Extracted page text data
☆ ☆ ☆ ☆ ☆
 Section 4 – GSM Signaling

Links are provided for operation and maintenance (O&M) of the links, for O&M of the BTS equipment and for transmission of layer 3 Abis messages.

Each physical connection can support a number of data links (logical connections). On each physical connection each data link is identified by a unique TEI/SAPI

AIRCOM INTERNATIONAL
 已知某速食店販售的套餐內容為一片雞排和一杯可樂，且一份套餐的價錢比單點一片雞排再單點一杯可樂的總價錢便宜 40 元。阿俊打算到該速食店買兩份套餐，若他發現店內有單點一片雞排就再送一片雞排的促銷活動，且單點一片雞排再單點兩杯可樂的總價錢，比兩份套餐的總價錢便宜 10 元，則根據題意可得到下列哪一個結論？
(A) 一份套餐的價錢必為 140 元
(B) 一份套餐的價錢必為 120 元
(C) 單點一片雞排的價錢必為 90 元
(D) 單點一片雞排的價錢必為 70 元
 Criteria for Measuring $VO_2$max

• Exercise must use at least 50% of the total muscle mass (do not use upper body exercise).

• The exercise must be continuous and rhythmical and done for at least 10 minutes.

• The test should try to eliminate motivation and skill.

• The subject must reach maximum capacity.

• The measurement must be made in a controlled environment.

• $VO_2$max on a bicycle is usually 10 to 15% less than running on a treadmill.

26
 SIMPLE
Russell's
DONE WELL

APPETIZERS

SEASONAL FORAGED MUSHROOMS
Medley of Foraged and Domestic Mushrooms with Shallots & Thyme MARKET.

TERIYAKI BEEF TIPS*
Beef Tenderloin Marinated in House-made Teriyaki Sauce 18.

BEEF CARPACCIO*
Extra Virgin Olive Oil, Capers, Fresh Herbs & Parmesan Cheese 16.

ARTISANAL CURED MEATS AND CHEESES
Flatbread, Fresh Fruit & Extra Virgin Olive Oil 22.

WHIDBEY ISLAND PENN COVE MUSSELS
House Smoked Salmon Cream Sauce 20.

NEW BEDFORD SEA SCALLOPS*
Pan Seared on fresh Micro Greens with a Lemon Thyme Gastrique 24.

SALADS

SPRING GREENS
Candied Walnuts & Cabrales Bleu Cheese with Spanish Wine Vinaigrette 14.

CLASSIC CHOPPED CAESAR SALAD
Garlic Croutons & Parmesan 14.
☆ ☆ ☆ ☆ ☆
**Action item**: Retype the records above from the very first line down to the line with "least 10 minutes.", keeping both of those lines. Include nothing beyond them.

**Expected output**:
 Section 4 – GSM Signaling

Links are provided for operation and maintenance (O&M) of the links, for O&M of the BTS equipment and for transmission of layer 3 Abis messages.

Each physical connection can support a number of data links (logical connections). On each physical connection each data link is identified by a unique TEI/SAPI

AIRCOM INTERNATIONAL
 已知某速食店販售的套餐內容為一片雞排和一杯可樂，且一份套餐的價錢比單點一片雞排再單點一杯可樂的總價錢便宜 40 元。阿俊打算到該速食店買兩份套餐，若他發現店內有單點一片雞排就再送一片雞排的促銷活動，且單點一片雞排再單點兩杯可樂的總價錢，比兩份套餐的總價錢便宜 10 元，則根據題意可得到下列哪一個結論？
(A) 一份套餐的價錢必為 140 元
(B) 一份套餐的價錢必為 120 元
(C) 單點一片雞排的價錢必為 90 元
(D) 單點一片雞排的價錢必為 70 元
 Criteria for Measuring $VO_2$max

• Exercise must use at least 50% of the total muscle mass (do not use upper body exercise).

• The exercise must be continuous and rhythmical and done for at least 10 minutes.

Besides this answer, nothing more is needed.